== Source document ==
================

In exceptional circumstances, users may share work by claiming their Fair Use Right. In such circumstances, the administrators of the Open Siddur Project reserve the right to remove such content at a copyright owner’s request.

 

The Public Domain and Copyright in the United States

The laws of copyright and the boundaries of the Public Domain differ country by country. Certain areas of copyright granted in some countries do not exist in the United States. Our project operates in accordance with the Copyright Law of the United States of America and its understanding of the limits and boundaries of the Public Domain.

Work in the Public Domain remains in the Public Domain. All copyright registrations eventually expire. Moreover, not all copyright claims are valid. In partnership with the Free Culture Society for Open-source Judaism, we investigate the copyright status of works of Jewish prayer (and related content) that may be in the Public Domain.

Our project does not honor proprietary claims on works in the Public Domain — fraudulent copyright claims or copyfraud. Nor does our project honor attempts to control public access to Public Domain works through click-through contracts called End-User License Agreements (EULAs). Works in the Public Domain cannot be removed from the Public Domain and we condemn attempts to subvert access to works in the Public Domain through technological controls or forced contractual “agreements.”

Under the principle in copyright law that “the creative is the enemy of the true,” all printed or digital reproductions (e.g. image facsimiles, transcriptions, and vocalizations) implicitly or explicitly claiming verisimilitude with an original work in the Public Domain, are considered to be in the Public Domain. (Cf. Judge Dennis Jacobs: “[F]aithfulness to the public-domain original is the dominant editorial value, so that the creative is the enemy of the true,” from Matthew Bender & Co. v. West Publ’g Co., 158 F.3d 674, 688 (2d Cir. 1998), cert, denied, 526 U.S. 1154 (1999). For more on how this ruling applies to Jewish works in the Public Domain, see David Nimmer, “Copyright and Originality in the Dead Sea Scrolls,” Houston Law Review (2001), 38:1, p.105-115.) This principle is also in effect for reproductions of two-dimensional artworks in the Public Domain remain in the Public Domain. (For relevant case law, see Bridgeman Art Library, ltd., vs. Corel Corporation, United States District Court for the Southern District of New York, 36 F. Supp. 2d 191; 18 February 1999.)

 

Status of Works Published in the United States

To be ‘published’ means that a work has been publicly disseminated in any form, commercially or non-commercially. For example, a work may be considered to have been published after it has been read aloud before an audience or printed in accessible media: a newspaper article, website, book, broadside, or zine.[1] For a definition of “publication” see e.g. Copyright Office circular, page 3. This modern definition is only valid for 1978 and later, as the 1909 Copyright Act did not explicitly define it, though the concepts were similar. 

All works published more than 95 years ago are in the Public Domain. Every year, new works enter the Public Domain on January 1st (a/k/a Public Domain Day).

================

== Dataset content ==
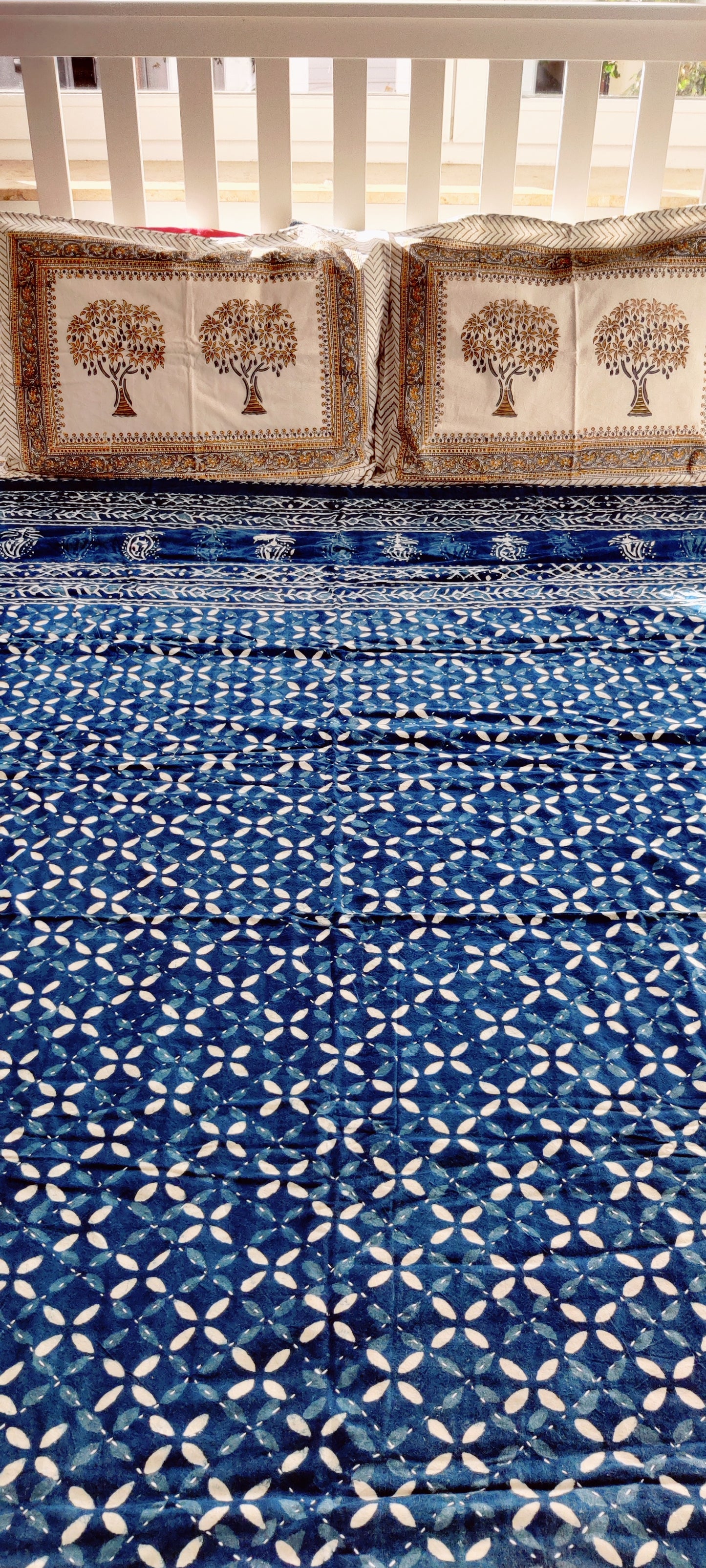 Kantha-Überwurf mit Indigo-Handblockdruck – geometrisch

================

== Instructions ==
A – According to the copyright policy, on what day each year do new works enter the Public Domain?
B – Please reproduce the copyright policy from "Work in the Public Domain remains" to "may be in the Public Domain.".

== Expected outputs ==
A – January 1st, also known as Public Domain Day.

B –
Work in the Public Domain remains in the Public Domain. All copyright registrations eventually expire. Moreover, not all copyright claims are valid. In partnership with the Free Culture Society for Open-source Judaism, we investigate the copyright status of works of Jewish prayer (and related content) that may be in the Public Domain.